Return value optimization of tuple/tie

Question

I am looking into return value optimization in the case of tuple/ties and the behavior I observe is not as I expected. In the example below I would expect move semantics to kick in, which it does, but there is one copy operation which remains. The output from the below in optimized is:

Test duo output, non_reference tuple
Default constructor invoked
Parameter constructor invoked
Copy constructor invoked
Move Assignment operator invoked
100

The invocation of the copy constructor in making the tuple inside the function seems unnecessary. Is there any way to remove this? I am using the MSVC 2012 compiler.

#include <iostream>
#include <tuple>

class A
{
public:
     int value;
     A() : value(-1)
     {
         std::cout << "Default constructor invoked" << std::endl;
     }

     explicit A(const int v) : value(v)
     {
         std::cout << "Parameter constructor invoked" << std::endl;
     }

     A(const A& rhs)
     {
         value = rhs.value;
         std::cout << "Copy constructor invoked" << std::endl;
     }

     A(const A&& rhs)
     {
         value = rhs.value;
         std::cout << "Move constructor invoked" << std::endl;
     }

     A& operator=(const A& rhs)
     {
         value = rhs.value;
         std::cout << "Assignment operator invoked" << std::endl;
         return *this;
     }

     A& operator=(const A&& rhs)
     {
         value = rhs.value;
         std::cout << "Move Assignment operator invoked" << std::endl;
         return *this;
     }
 };

 std::tuple<A, int> return_two_non_reference_tuple()
 {
     A tmp(100);

     return std::make_tuple(tmp, 99);
 }

 int main(int argc, char* argv[])
 {

      std::cout << "Test duo output, non_reference tuple" << std::endl;    
      A t3;
      int v1;
      std::tie(t3, v1) = return_two_non_reference_tuple();
      std::cout << t3.value << std::endl << std::endl;

      system("pause");
      return 0;
}

Answer 1

The move constructor will not be called automatically because you are calling

std::make_tuple(tmp, 99);

In this case, tmp is an lvalue. You can use std::move to cast it to an rvalue reference:

return std::make_tuple(std::move(tmp), 99);

This will instruct the compiler to use the move constructor.

Answer 2

The copy occurs here:

std::make_tuple(tmp, 99);

Although you can see that tmp might be able to be directly constructed in the tuple, the copy from tmp to the tuple will not be elided.
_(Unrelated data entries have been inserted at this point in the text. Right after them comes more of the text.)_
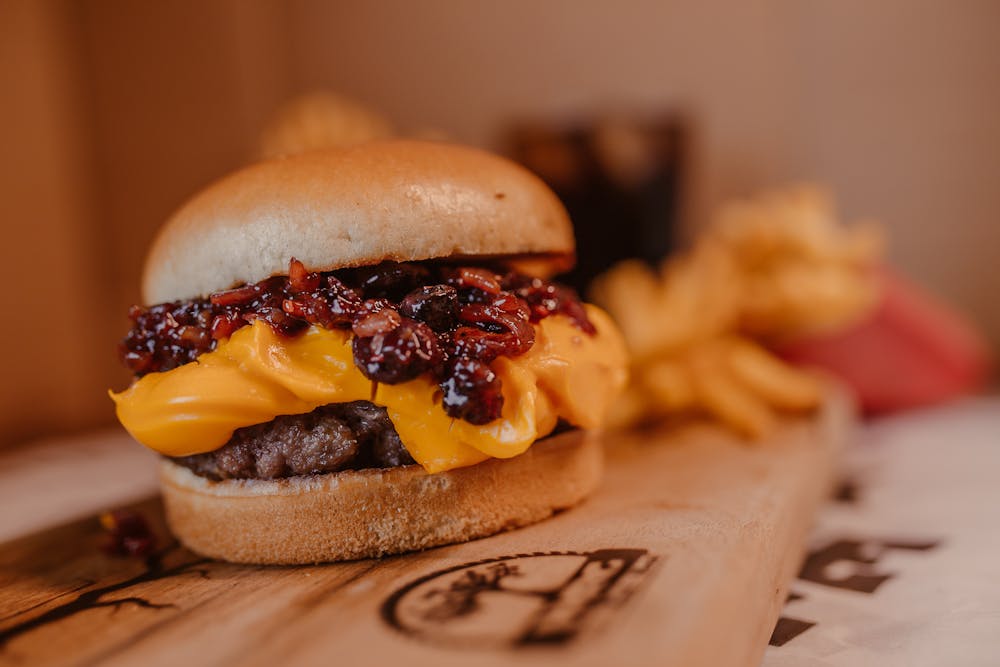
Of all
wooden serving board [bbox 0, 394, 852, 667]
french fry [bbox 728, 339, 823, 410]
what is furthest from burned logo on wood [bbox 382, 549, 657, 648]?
french fry [bbox 728, 339, 823, 410]

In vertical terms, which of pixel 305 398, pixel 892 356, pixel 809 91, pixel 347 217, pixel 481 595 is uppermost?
pixel 809 91

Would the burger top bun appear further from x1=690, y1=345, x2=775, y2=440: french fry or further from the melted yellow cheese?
x1=690, y1=345, x2=775, y2=440: french fry

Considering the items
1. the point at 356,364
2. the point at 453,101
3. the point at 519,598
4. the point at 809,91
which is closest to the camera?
the point at 519,598

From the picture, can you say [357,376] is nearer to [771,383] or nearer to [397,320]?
[397,320]

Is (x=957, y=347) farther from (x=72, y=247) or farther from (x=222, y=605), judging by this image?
(x=72, y=247)

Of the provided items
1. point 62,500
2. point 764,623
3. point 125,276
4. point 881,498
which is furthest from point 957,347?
point 125,276

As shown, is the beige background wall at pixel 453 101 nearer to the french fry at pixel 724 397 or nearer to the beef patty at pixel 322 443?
the french fry at pixel 724 397

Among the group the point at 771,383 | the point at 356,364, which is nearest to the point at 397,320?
the point at 356,364
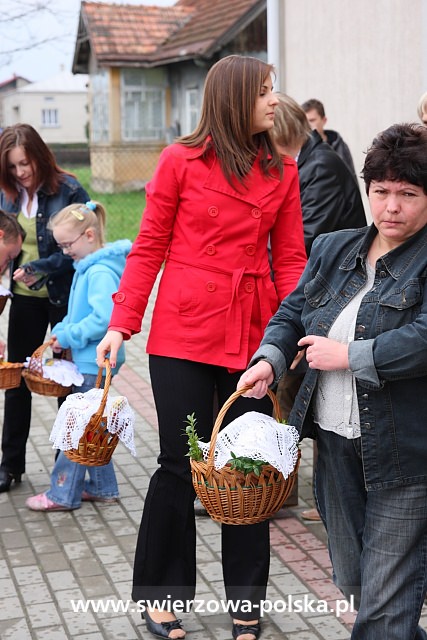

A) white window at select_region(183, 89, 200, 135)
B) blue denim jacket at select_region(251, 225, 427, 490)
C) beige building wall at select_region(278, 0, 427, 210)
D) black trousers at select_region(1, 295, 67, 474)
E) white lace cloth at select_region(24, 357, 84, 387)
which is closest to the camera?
blue denim jacket at select_region(251, 225, 427, 490)

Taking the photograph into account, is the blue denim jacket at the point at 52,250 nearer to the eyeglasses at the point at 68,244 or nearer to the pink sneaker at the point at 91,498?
the eyeglasses at the point at 68,244

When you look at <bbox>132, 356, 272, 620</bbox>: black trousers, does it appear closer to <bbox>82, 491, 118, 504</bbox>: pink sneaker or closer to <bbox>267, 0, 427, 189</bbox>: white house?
<bbox>82, 491, 118, 504</bbox>: pink sneaker

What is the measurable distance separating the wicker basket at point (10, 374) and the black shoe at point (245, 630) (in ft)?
6.12

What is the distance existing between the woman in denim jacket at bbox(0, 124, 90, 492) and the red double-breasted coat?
1614mm

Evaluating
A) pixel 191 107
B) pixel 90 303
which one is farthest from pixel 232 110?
pixel 191 107

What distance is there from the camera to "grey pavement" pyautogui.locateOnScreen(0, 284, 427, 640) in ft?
13.2

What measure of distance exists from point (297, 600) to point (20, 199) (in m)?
2.65

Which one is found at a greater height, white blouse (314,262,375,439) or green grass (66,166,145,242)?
white blouse (314,262,375,439)

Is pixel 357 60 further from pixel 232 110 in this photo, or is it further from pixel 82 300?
pixel 232 110

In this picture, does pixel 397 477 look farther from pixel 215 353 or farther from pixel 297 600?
pixel 297 600

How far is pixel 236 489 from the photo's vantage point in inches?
126

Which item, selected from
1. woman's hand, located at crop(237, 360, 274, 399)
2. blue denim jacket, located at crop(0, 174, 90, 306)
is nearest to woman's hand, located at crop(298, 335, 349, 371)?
woman's hand, located at crop(237, 360, 274, 399)

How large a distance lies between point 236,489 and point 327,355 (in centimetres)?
59

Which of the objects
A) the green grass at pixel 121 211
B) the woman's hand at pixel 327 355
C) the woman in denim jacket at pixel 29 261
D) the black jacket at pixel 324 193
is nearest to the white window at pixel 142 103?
the green grass at pixel 121 211
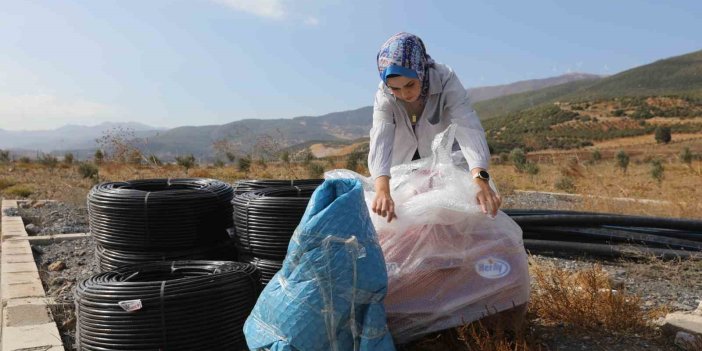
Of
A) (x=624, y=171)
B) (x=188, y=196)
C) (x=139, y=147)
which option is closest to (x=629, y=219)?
(x=188, y=196)

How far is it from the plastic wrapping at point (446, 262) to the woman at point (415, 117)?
13 centimetres

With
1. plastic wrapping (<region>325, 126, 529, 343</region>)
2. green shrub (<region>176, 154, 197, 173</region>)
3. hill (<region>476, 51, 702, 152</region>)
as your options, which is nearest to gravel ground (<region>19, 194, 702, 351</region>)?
plastic wrapping (<region>325, 126, 529, 343</region>)

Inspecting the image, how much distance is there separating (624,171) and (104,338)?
22.2 metres

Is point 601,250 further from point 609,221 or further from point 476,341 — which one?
point 476,341

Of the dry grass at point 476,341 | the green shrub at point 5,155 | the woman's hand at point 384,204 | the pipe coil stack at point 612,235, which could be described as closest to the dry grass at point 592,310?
the dry grass at point 476,341

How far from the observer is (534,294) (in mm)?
3969

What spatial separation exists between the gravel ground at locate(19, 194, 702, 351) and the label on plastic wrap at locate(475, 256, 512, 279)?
470mm

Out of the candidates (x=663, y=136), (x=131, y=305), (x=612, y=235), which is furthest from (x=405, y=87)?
(x=663, y=136)

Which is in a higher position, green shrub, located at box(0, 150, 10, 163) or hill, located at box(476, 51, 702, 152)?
green shrub, located at box(0, 150, 10, 163)

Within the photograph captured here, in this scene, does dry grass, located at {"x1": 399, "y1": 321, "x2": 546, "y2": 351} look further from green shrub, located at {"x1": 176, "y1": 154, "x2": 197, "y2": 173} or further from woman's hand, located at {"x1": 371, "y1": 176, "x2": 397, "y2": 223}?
green shrub, located at {"x1": 176, "y1": 154, "x2": 197, "y2": 173}

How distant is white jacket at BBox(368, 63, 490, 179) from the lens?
325cm

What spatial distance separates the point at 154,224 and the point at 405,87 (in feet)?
6.72

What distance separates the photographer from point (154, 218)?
4055 mm

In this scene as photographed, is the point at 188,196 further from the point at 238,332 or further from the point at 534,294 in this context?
the point at 534,294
What you really want is a way to pass in arguments for std::tuple to use to construct its internal A and int objects. There isn't such a thing for std::tuple, but there is a way to achieve the same effect.

Since you only have two types, you could use std::pair. This has a std::piecewise_construct constructor, which takes two std::tuples containing the arguments to pass to the constructors of the internal objects.

 std::pair<A, int> return_two_non_reference_tuple()
 {
     return {std::piecewise_construct, 
             std::make_tuple(100), std::make_tuple(99)};
 }

The cool thing about this solution is that you can still use std::tie at the call site, because std::tuple has an assignment operator from std::pair.

std::tie(t3, v1) = return_two_non_reference_tuple();

As you can see from the output, your copy is gone. It isn't replaced by a move like in the other answers, it's totally removed:

Test duo output, non_reference tuple

Default constructor invoked

Parameter constructor invoked

Move Assignment operator invoked

100

Live Demo

Answer 3

The copy takes place in return_two_non_reference_tuple().

One way to remove it is to move tmp

std::tuple<A, int> return_two_non_reference_tuple()
{
    A tmp(100);
    return std::make_tuple(std::move(tmp), 99);
}

or another way

std::tuple<A, int> return_two_non_reference_tuple()
{
    return std::make_tuple(A(100), 99);
}

Answer 4

You are not moving tmp:

 A tmp(100);

 return std::make_tuple(std::move(tmp), 99);